The LOCUS-MENTAL study will establish whether LC-NE functioning provides a validated biomarker for detecting early psychopathology. The associated pupillometry provides a feasible and scalable test for identifying high-risk developmental trajectories in preschool children, which can be translated to clinical practice. The resulting risk assessment tool could facilitate a shift toward objective screening for mental health risks that enables targeted prevention with evidence-based treatment before diagnosis onset. This could prevent sequential comorbidity and reduce the lifetime burden of MHDs.
The primary objective of LOCUS-MENTAL is to assess LC-NE functioning in preschoolers as a predictor of later psychopathology. This will be applied to generate an objective tool of individual early risk prediction, supporting targeted prevention of MHD.
LOCUS-MENTAL includes 4 work packages. The centerpiece is an accelerated longitudinal study, in which a cohort of 300 preschool-aged children (aged 4-6 years) will be recruited and followed up across 3 assessment waves, each one year apart. This will characterize developmental trajectories from 4 to 8 years of age. The primary outcome is the prediction of transdiagnostic psychopathology by pupillometry-derived LC-NE functioning. Transdiagnostic psychopathology is assessed by the Child Behavior Checklist (CBCL), while LC-NE functioning is assessed with pupillometry that includes core metrics of baseline pupil size (BPS) and stimulus-evoked pupillary response (SEPR). Cross-lagged panel models will be applied to the longitudinal data for quantifying causal effects between LC-NE functioning, childhood adversity, and psychopathology. Normative modeling and classification approaches will estimate an individual risk prediction based on pupillometric metrics of LC-NE functioning. The pupillometric battery has 4 passive auditory and visual paradigms. This battery will be validated with a multitrait-multimethod design that combines pupillometry with neurophysiological measures in electroencephalography, behavioral and cognitive measures, and neurocognitive paradigms. The study was approved by the Ethics Committee of the Faculty of Medicine at Goethe University Hospital (2024-2160). Written informed consent will be obtained from caregivers and verbal assent by the children.

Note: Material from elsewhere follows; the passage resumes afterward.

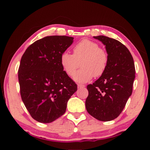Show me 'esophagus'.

The study was funded in September 2024. Participant enrollment for the validation phase commenced in August 2025. As of February 2026, 82 participants were assessed, with a target of reaching 90 by the end of February 2026. Statistical analysis of the validation phase is planned for March 2026, with results aimed for publication in a peer-reviewed journal by the end of 2026. The longitudinal study is scheduled to start in April 2026 with completion in March 2029.
The LOCUS-MENTAL study will establish whether LC-NE functioning provides a validated biomarker for detecting early psychopathology. The associated pupillometry provides a feasible and scalable test for identifying high-risk developmental trajectories in preschool children, which can be translated to clinical practice. The resulting risk assessment tool could facilitate a shift toward objective screening for mental health risks that enables targeted prevention with evidence-based treatment before diagnosis onset. This could prevent sequential comorbidity and reduce the lifetime burden of MHDs.